Ambient Temperature-Induced Device Self-Heating Effects on Multi-Fin Si CMOS Logic Circuit Performance in N-14 to N-7 Scaled Technologies

Abstract

We have studied the impact of thermal contact resistance (TCR) ( ${R}_{\text {th}}$ ) and within-chip ambient temperature ( ${T}_{A}$ ) on the device self-heating effect (SHE) and its effect on transient and steady-state performance of Si 3-Fin FinFET-based CMOS inverter (from N-14 to N-7 technologies) using coupled hydrodynamic-thermodynamic (HD-TH) mixed-mode simulations. The effect of the load capacitance ( ${C}_{L}$ ) on device lattice temperature ( ${T}_{L}$ ) and its impact on propagation delay ( ${t}_{\text {pd}}$ ) of the targeted CMOS inverter circuit are analyzed.
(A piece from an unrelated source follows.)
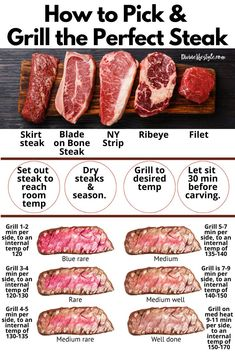 How to Grill the Perfect Steak Meat Temperature Divine Lifestyle Grilled Steak Recipes, Grilled Meat, Grilling Recipes, Meat Recipes, Cooking Recipes, Catering Recipes, Grilled Veggies, Grilled Chicken, Chicken Recipes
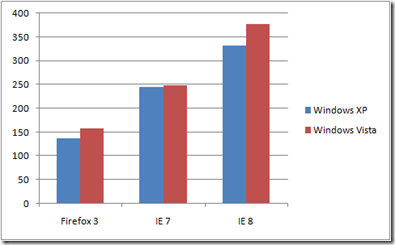 Illustration for article titled Microsoft to Set IE8 Apart From Chrome by Giving It Twice the Bloat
The impact of technology scaling on SHE of inverter and its effect on circuit performance is also studied. We investigated the SHE in the 3-Fin FinFET-based ring oscillator (RO) and estimated the stage delay and frequency of oscillations. Our simulation results revealed that within-chip ${T}_{A}$ and ${R}_{\text {th}}$ of gate, source, and drain ( ${R}_{\text {th},\text {GSD}}$ ) have significant effect on the logic circuit performance in terms of degradation of noise margin (NM), inverter gain ( $\vert {g}_{\text {max}}\vert $ ), and increase in ${t}_{\text {pd}}$ due to SHE from N-14 to N-7 technologies.